– Толковые они, – буркнул в ответ Виктор, переведя взгляд на стоящие на каменном полу фолианты.
– Может, и так, – вздохнул Тишка, продолжая стоять на бочонке, словно оратор на сцене, – но что ты с этого получил? Пока, кроме преследований и еще нескольких шрамов на харе – ничего. Я все-таки домовой и живу в доме градоначальника, если ты позабыл, увлеченный варкой своих зелий человечности. И я прекрасно слышал, как Вячеслав обещал богатырю все, что тот пожелает, за твою башку, лишь бы избавиться от твари. Видимо, ему даже ворованных у горожан денег в уплату не жаль. Хоть я в этом и сомневаюсь.

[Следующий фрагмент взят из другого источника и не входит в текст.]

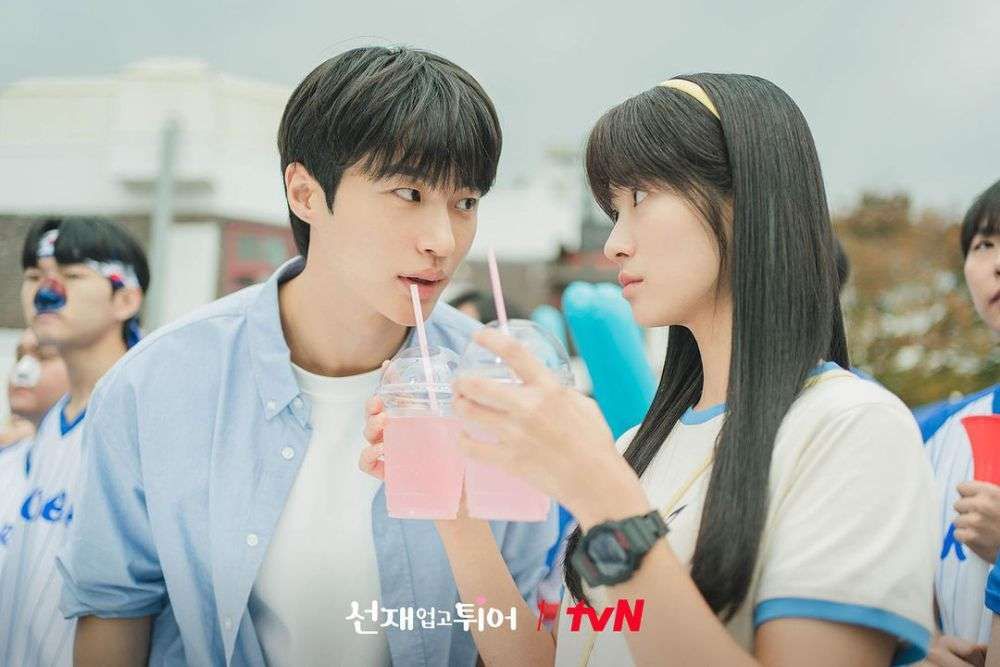 15 Drama Korea Ini Tampilkan Momentum Hebat Sejak Episod Pertama, Plot Menarik dan Tidak Membosankan 3 IMG 2431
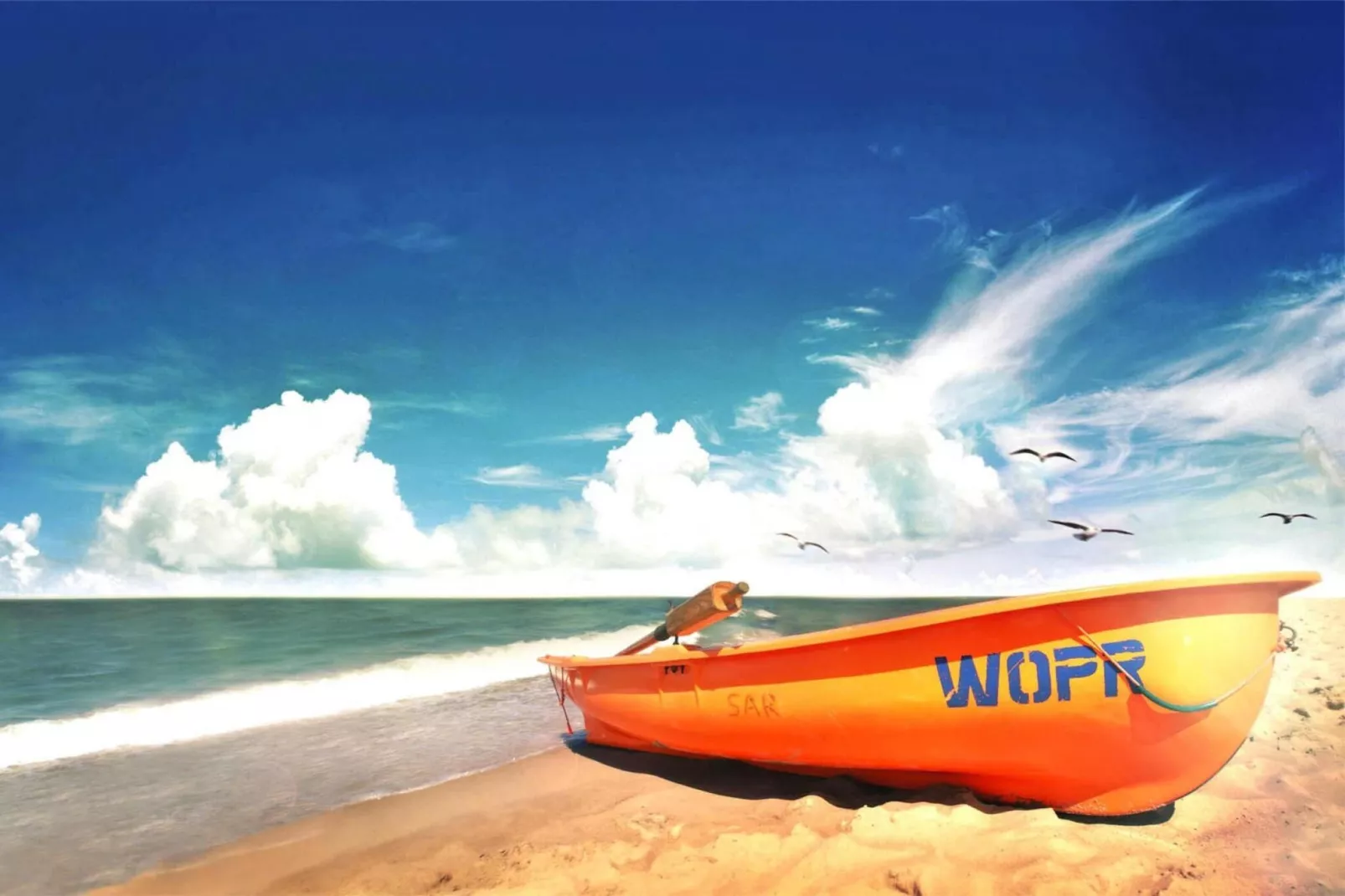 Dom MAŁY 43 m2 dla max 4 osób Sarbinowo-Gebiete Sommer 5 km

– Предлагаешь убить его? Ну, того богатыря? – спросил Виктор, беря рукой запыленный меч скелета, лежащего справа.
– А что ж еще с ним делать? – развел домовой в сторону жилистые лапы и вопросительно посмотрел на чудовище черными глазками. – Что у тебя на щеке? – указал он пальцем, увенчанным острым когтем, на морду чудовища.
Виктор нехотя провел рукой по белой полосе свежего шрама на небритой щеке, что остался в память после встречи с охотником.
– Ты разве не пытался поговорить с тем охотником? – задал вопрос Тишка. – Может, ты не пытался воззвать к его глубокомыслию и теплоте душевной? Может, надеялся, что в его голове нет стереотипов? Но ни один человек, запомни, не станет тебя слушать. Ты – чудовище, и, видя тебя, они хотят уничтожить опасность. И я не могу понять, зачем ты стремишься вернуться к ним? Зачем тебе вновь становиться человеком?
– А ты? – положив меч обратно скелету в стальную перчатку, спросил Виктор голосом грубым, но грубым от изменений его лица, похожего чем-то на медвежью морду. – Почему ты, так ненавидя человека, постоянно возвращаешься в дом градоначальника, чьи моральные и этические нормы далеки от совершенства?
Тишка нервно заходил по бочонку, скрестив мускулистые и кривые лапы на груди. Молчал он недолго, с минуту, после чего остановился и ответил:
– Природа такова. Ничего с собой поделать не могу. Я домовой и должен помогать хозяину дома защищать его владения от нечисти. Это часть меня, но другая часть знает, что творит человек, и знает также, что если Вячеслав поймает меня в моем обличии, то прибьет с радостью голыми руками. Так он, черт, ненавидит все, что считает чуждым человеку.
– Вот и я к людям хочу, – ответил Виктор, улыбнувшись своей страшной, клыкастой пастью, – потому как природа такова.
– Нет! – запротестовал Тишка, топнув лапой по бочонку. – Ты – не они. Вместо того чтобы убить опасность, ты стремишься сохранить ей жизнь, думая, что у тебя что-то выйдет, а люди убивают не раздумывая. Они жестоки.
– Так и я того охотника не по спине погладил! – резко ответил Виктор. – Ты видел его? Я ему спину сломал, а затем грудь когтями раскрыл, словно баба кошель перед лавкой торговца. Я помню, как на моих глазах его сердце пару раз дернулось и застыло.
– Ты был в обличии медвежьем! – отрицательно замотал головой домовой. – Ты защищался после того, как он тебя стрелой ранил! Все было так!
– Эх, – поднялся Виктор. – Из-за своей ненависти к людям ты не видишь многого.
– Но при этом вижу достаточно, – закончил Тишка. – Давай закончим эти препирания и сосредоточимся на том, что к тебе скоро пожалует богатырь с мечом, и он вряд ли станет слушать тебя.
– Можно отсидеться, – предложил Виктор, подходя к книгам и складывая их в стопки. – Вход в грот я завалил дубовыми бревнами, которые сам едва поднимаю, а уж какому-то богатырю их точно не сдвинуть.
– Он ведь не дурак! – разозленно бросил Тишка, оскалив острые зубы. – А ты, как я вижу, зелий перепил и теперь у тебя в башке жижа болотная вместо мозгов, если надеешься отсидеться здесь. Он, может, бревна-то не выбьет, но логово твое найдет, а потом придет сюда со всей деревней и уж толпой-то они тебя достанут, Виктор, будь уверен. Ты, видать, богатырей плохо знаешь.